Helix3 Joomla 3 Security Patch v1.0.0

Choose a tag to compare

@siddik-web siddik-web released this 15 Jul 11:10

Helix3 Joomla 3 Security Patch (v3.1.2 / Patch v1.0.0)

This release applies critical security hardening and patches for the Helix3 Framework (System and AJAX plugins) and the shaper_helix3 template on Joomla 3.10.x.

🛡️ Security Hardening

Authentication & Authorization

  • Enforced administrator privileges (core.admin / core.manage on com_templates) and valid CSRF tokens for all admin AJAX actions (including layout save/load/remove, menu layout reset, settings import, Google font updates).
  • Enforced administrator privileges and CSRF validation on image upload and deletion endpoints.
  • Added CSRF protection to the public article voting action.
  • Implemented a strict allowlist (deny-by-default) for all administrative and public AJAX actions.
  • Standardized JSON error responses for failed authorization/CSRF checks.

File & Path Safety

  • Sanitized layout filenames to permit only alphanumeric, hyphen, and underscore characters.
  • Implemented path resolution checks using realpath() to completely block directory traversal attacks.
  • Restricted image deletion strictly to the images/ directory, preventing unauthorized file deletions outside the media root.
  • Replaced raw file system functions (unlink, fopen) with safe, native Joomla File and Folder APIs.

Input Validation

  • Replaced direct access to raw $_POST with the Joomla Input filter ($input->post->get()).
  • Restricted template imports and layout saves to a maximum payload size of 1 MB and enforced strict JSON schema validations.
  • Cast all menu IDs and template style IDs to integers to prevent injection.

Secure Image Uploads

  • Enforced a strict image file extension allowlist (jpg, jpeg, png, gif, webp).
  • Hardened file upload security by validating with File::makeSafe(), verification of MIME types via @getimagesize(), and checks against system upload limits.

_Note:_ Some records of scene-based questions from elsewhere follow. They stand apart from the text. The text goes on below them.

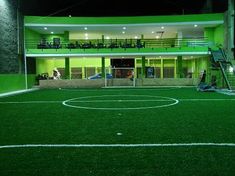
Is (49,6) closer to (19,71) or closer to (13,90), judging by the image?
(19,71)

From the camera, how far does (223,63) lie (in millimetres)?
27391

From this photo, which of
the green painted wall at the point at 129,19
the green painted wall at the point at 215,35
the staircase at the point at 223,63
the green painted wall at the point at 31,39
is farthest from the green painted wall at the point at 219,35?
the green painted wall at the point at 31,39

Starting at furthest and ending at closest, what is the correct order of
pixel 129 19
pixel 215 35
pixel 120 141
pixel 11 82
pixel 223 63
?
pixel 215 35 → pixel 129 19 → pixel 11 82 → pixel 223 63 → pixel 120 141

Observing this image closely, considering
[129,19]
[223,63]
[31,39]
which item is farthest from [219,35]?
[31,39]

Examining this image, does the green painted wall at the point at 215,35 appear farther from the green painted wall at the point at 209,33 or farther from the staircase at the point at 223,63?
the staircase at the point at 223,63

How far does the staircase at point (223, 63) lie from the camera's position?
25566 mm

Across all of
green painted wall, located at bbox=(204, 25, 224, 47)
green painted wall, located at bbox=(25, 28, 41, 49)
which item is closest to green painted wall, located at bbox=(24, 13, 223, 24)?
green painted wall, located at bbox=(204, 25, 224, 47)

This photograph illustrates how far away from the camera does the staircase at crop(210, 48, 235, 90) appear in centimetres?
2557

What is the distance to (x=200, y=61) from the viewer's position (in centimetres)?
4044

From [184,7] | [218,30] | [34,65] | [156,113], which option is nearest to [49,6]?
[34,65]

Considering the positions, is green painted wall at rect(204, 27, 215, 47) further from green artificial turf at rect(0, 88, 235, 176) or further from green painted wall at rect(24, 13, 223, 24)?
green artificial turf at rect(0, 88, 235, 176)

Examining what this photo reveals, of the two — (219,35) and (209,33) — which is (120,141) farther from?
(209,33)

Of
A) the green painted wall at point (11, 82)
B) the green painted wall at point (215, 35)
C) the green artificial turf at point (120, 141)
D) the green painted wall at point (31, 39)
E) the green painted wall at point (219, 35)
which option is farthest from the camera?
the green painted wall at point (31, 39)

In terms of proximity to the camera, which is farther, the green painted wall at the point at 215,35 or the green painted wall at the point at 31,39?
the green painted wall at the point at 31,39
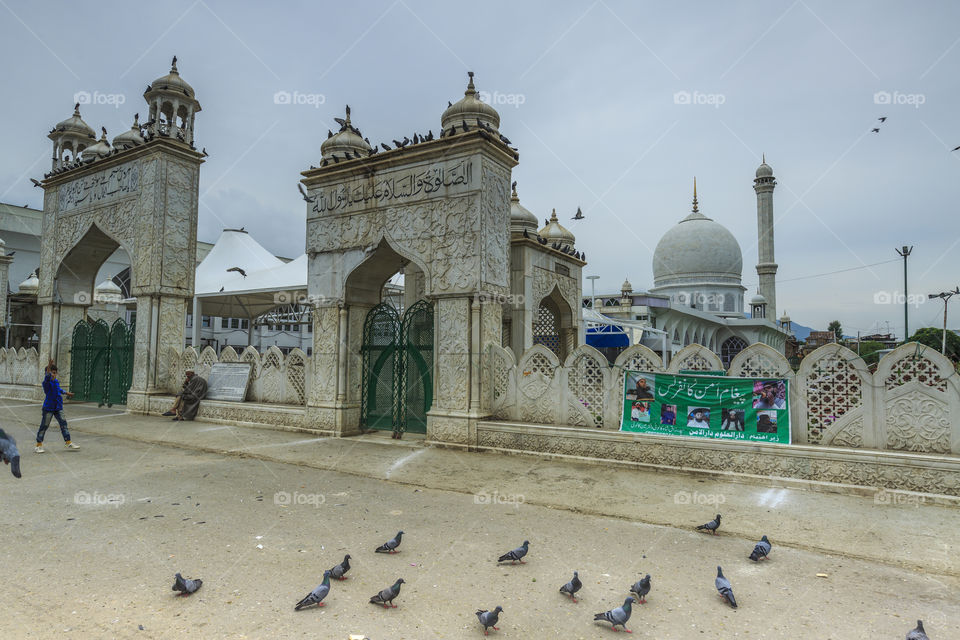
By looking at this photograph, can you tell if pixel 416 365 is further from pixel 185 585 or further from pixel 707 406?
pixel 185 585

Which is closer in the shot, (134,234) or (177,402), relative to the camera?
(177,402)

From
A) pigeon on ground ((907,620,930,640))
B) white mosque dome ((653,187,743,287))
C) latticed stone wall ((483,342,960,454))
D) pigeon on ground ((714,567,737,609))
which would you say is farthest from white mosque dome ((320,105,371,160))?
white mosque dome ((653,187,743,287))

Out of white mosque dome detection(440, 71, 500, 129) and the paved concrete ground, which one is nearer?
the paved concrete ground

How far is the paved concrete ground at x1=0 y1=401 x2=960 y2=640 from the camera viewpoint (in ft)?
10.3

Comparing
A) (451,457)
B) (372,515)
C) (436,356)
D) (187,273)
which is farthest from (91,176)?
(372,515)

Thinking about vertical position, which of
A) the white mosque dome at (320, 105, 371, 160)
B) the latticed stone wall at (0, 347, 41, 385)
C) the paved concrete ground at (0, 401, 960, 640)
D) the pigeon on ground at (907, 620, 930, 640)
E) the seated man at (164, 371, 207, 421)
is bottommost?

Cross-Site Scripting (XSS) Prevention

  • Escaped dynamic HTML outputs using HTML special characters throughout layout managers, menu layout operations, and font settings.
  • Sanitized custom template parameters before rendering dynamic attribute strings.

Hardened Article Voting

  • Restricted users to one vote per article per session.
  • Implemented rate limiting (maximum 5 votes per 60 seconds per session).
  • Verified article existence and publication status before processing votes.
  • Used parameterized database queries and proxy-aware IP detection (Joomla\Utilities\IpHelper) to prevent voting abuse.

⚙️ Other Changes & Fixes

  • WebP Support: Added support for WebP format in AJAX thumbnail generation when the PHP GD extension has WebP functionality.
  • Stability: Guarded menu item lookups to resolve potential null reference errors in layout rendering.
  • Testing: Added security hardening tests to verify constraints are in place across the framework.